After dinner on the first day of the workshop, there was a panel discussion about publishing with undergraduates. I also attended a pedagogy session on advising undergraduate research. Many of the liberal arts colleges represented at the workshop have some form of a senior thesis requirement. A big part of the discussion was how to balance the emphasis on "product vs. process" for undergraduate research. In other words, how active of a role should a faculty member take in trying to ensure a high-quality final product of a senior thesis project versus ensuring that different learning goals are met. What should those learning goals be? Some possibilities include helping students decide if they want to go to grad school, teach independence, writing skills, econometric techniques, the ability to for an economic argument. And relatedly, how should grades or honors designations reflect the final product and the learning goals that are emphasized?

We also discussed the relative merits of helping students publish their research, either in an undergraduate journal or a professional journal. There was a lot of lack of clarity about how it affects an assistant professor's tenure case if they have very low-ranked publications with undergraduate coauthors, and a general desire for more explicit guidelines about whether that is considered a valuable contribution.

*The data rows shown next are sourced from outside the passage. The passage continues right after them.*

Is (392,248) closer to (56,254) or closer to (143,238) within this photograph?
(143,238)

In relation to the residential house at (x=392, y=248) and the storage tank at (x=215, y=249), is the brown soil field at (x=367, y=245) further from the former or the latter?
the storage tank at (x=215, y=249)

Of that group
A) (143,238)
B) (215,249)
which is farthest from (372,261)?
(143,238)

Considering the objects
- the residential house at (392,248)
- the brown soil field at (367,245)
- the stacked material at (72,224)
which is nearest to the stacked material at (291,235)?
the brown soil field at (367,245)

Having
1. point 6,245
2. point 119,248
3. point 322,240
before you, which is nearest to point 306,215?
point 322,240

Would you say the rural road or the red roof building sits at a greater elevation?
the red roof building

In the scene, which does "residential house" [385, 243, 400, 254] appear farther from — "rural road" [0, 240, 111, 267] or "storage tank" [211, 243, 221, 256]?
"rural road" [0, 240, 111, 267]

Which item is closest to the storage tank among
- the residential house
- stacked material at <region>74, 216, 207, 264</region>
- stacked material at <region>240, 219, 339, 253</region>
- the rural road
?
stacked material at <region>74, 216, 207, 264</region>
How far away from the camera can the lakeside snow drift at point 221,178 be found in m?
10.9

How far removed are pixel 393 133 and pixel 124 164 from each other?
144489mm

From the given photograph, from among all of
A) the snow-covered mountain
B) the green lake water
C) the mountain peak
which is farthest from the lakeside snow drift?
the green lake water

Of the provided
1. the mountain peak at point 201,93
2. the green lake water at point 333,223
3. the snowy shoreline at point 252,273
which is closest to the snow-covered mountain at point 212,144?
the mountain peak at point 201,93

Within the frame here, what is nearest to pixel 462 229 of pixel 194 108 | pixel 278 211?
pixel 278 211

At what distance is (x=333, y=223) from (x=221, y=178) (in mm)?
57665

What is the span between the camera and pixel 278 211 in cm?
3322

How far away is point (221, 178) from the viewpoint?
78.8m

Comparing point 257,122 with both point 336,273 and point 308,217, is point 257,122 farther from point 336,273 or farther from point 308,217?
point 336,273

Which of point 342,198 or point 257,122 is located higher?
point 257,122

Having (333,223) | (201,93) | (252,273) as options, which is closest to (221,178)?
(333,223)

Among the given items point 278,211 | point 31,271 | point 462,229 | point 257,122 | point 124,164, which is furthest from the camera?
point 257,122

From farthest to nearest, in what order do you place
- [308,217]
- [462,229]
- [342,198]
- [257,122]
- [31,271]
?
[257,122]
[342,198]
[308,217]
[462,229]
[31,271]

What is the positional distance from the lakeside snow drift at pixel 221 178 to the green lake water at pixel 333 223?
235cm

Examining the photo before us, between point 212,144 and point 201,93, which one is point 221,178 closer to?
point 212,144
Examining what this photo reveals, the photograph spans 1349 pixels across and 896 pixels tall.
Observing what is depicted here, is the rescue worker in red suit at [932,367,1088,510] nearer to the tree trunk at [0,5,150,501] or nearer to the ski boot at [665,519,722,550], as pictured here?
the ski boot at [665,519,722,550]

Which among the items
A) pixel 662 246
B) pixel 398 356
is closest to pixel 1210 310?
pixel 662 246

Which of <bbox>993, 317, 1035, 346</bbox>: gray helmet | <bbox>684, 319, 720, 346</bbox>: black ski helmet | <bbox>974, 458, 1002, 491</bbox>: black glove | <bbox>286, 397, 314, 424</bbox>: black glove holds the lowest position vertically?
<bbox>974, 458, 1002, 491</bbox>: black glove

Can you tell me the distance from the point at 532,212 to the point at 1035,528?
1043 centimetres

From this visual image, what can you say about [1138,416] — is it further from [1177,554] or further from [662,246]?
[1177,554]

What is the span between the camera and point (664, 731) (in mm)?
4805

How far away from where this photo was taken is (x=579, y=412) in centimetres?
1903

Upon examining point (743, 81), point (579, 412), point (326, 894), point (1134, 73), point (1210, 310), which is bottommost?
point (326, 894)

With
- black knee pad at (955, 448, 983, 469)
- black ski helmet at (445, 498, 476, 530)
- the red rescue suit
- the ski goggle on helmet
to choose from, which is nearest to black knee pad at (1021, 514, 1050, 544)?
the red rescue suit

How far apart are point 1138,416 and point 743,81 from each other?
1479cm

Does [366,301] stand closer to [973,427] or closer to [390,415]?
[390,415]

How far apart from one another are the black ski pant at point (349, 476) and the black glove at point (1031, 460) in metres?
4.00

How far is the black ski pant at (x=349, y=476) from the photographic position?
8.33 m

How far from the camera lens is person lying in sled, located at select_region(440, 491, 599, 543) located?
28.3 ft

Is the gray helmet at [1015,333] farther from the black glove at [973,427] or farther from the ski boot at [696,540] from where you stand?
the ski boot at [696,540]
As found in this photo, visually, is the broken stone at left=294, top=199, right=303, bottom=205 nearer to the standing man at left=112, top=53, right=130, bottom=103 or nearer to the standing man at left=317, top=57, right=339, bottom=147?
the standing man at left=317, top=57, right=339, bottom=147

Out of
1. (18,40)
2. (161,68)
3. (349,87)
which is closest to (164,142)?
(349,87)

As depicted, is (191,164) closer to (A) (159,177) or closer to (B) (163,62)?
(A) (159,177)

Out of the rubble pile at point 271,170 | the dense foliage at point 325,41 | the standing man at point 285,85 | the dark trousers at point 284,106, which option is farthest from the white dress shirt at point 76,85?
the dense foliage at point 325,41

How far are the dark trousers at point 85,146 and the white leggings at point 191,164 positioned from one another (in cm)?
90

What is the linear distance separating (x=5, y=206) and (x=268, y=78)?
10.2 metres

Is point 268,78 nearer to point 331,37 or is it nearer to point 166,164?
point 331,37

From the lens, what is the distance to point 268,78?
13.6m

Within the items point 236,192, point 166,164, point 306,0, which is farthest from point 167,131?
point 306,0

These discussions of research by or with undergraduates left me really curious to hear about others' experiences doing or supervising undergraduate research. I'd be very happy to feature some examples of research with or by undergraduates as guest posts. Send me an email if you're interested.

At least two other conference participants have blogs, and they are definitely worth checking out. Joseph Joyce of Wellesley blogs about international finance at "Capital Ebbs and Flows." Bill Craighead of Wesleyan blogs at "Twenty-Cent Paradigms." Both have recent thoughtful commentary on Greece.